Il a tiré le bord de sa casquette de baseball sur ses yeux et a bloqué la lumière.
Williams était un véritable imbécile. Mais c’était aussi un homme très chanceux.
***
Quelques heures plus tard, quelque chose réveilla Valentina. Un petit bruit dans la nuit. Williams dormait comme une bûche à côté d'elle, comme il le faisait toujours. Et quand elle leva les yeux, elle vit que son frère dormait aussi. Ses yeux se tournèrent vers Kain. Mais il n'était pas là. Il n'était pas sur son sac de couchage ni à côté du feu.
Valentina plissa les yeux un instant mais baissa la tête. Les mots de John Alec lui revinrent à l'esprit.
C'est ma famille.
Elle se leva silencieusement. Valentina tendit l'oreille pour écouter à nouveau son son. Elle n'avait pas les sens surhumains des métamorphes, mais elle avait vécu toute sa vie en état d'alerte, essayant simplement de survivre. Elle comptait sur ses sens pour la guider. Et bien sûr, quelques secondes plus tard, elle entendit le bruit de l’eau qui coulait.
Elle n'a pas mis ses bottes ni son manteau, car elle ne voulait pas réveiller les autres. Elle réprima un petit frisson dû à l'air frais du début de l'été alors qu'elle traversait la forêt en direction du ruisseau.
Et c'est là qu'elle l'a trouvé. Il s'accroupit au-dessus du ruisseau peu profond et bouillonnant et porta de l'eau à sa bouche dans la paume de sa main. Elle fit une pause en voyant son visage. Il grimaçait de douleur.
Elle n'avait jamais vu ça auparavant.
Elle avait vu Kain sourire narquoisement.
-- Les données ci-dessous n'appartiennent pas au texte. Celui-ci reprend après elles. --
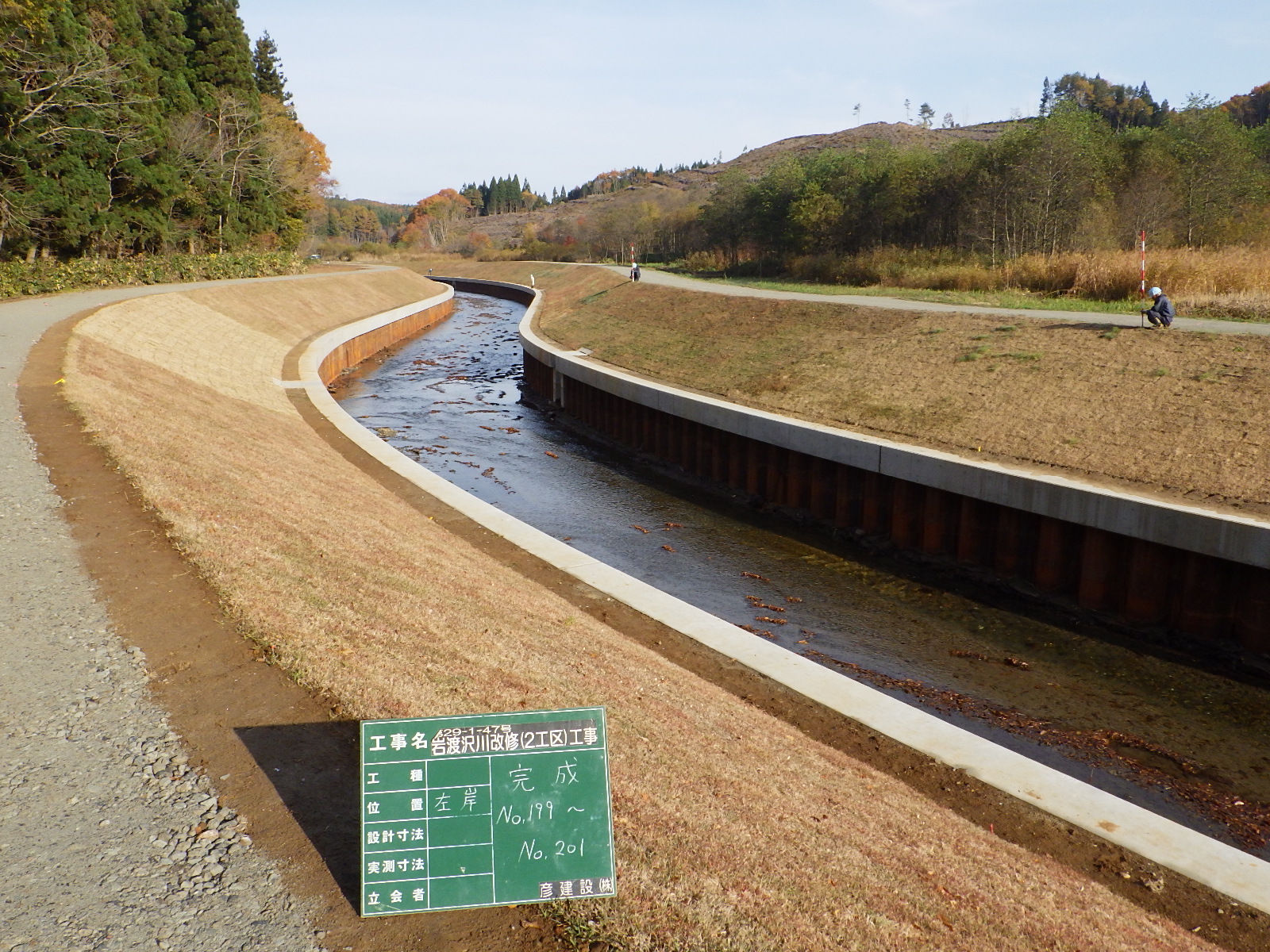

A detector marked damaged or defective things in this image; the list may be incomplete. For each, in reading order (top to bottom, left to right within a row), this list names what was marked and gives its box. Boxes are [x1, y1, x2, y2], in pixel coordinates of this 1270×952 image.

rusty steel sheet pile wall [316, 299, 452, 386]
rusty steel sheet pile wall [518, 358, 1270, 670]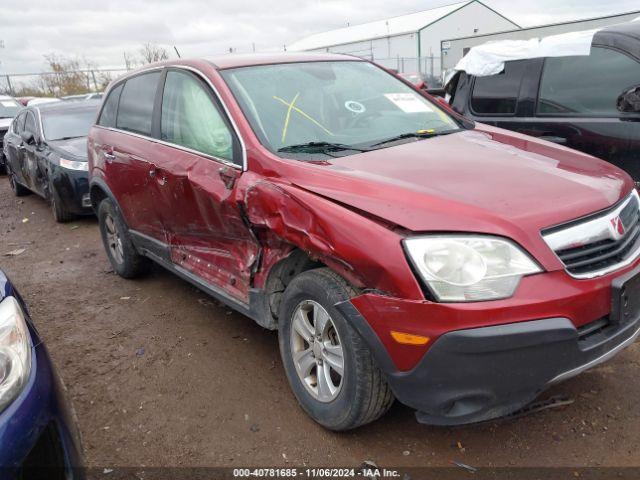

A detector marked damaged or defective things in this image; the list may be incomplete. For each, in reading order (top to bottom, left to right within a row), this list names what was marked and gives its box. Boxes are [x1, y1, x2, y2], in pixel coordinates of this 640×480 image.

damaged front door [151, 69, 258, 302]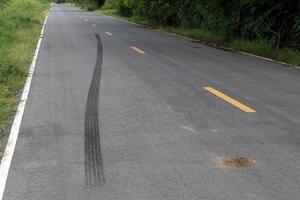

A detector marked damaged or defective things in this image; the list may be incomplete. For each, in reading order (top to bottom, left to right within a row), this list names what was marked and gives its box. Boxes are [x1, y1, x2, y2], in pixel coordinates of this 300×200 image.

crack in asphalt [84, 32, 105, 186]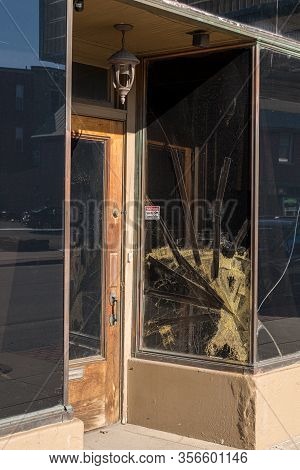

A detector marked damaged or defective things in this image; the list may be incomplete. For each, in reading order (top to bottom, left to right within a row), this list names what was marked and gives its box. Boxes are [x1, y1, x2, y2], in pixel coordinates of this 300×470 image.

shattered glass pane [142, 48, 252, 364]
Elle l'avait vu flirter. Riez, roulez des yeux, sifflez avec étonnement. Mais jamais de douleur. Cela la tira en avant.
Ses sens métamorphes l'ont amené à la regarder alors qu'elle s'approchait et elle plissa les yeux alors qu'il effaçait immédiatement la douleur de son visage.
«Hé, soleil. Vous vous couchez tard.
Elle plissa encore plus les yeux. Tout d’abord, elle détestait quand il l’appelait ainsi. Et deuxièmement, elle se méfiait de la façon dont il cachait immédiatement sa douleur. Comme sa voix aurait semblé normale si elle n'avait pas seulement été témoin de sa grimace de douleur.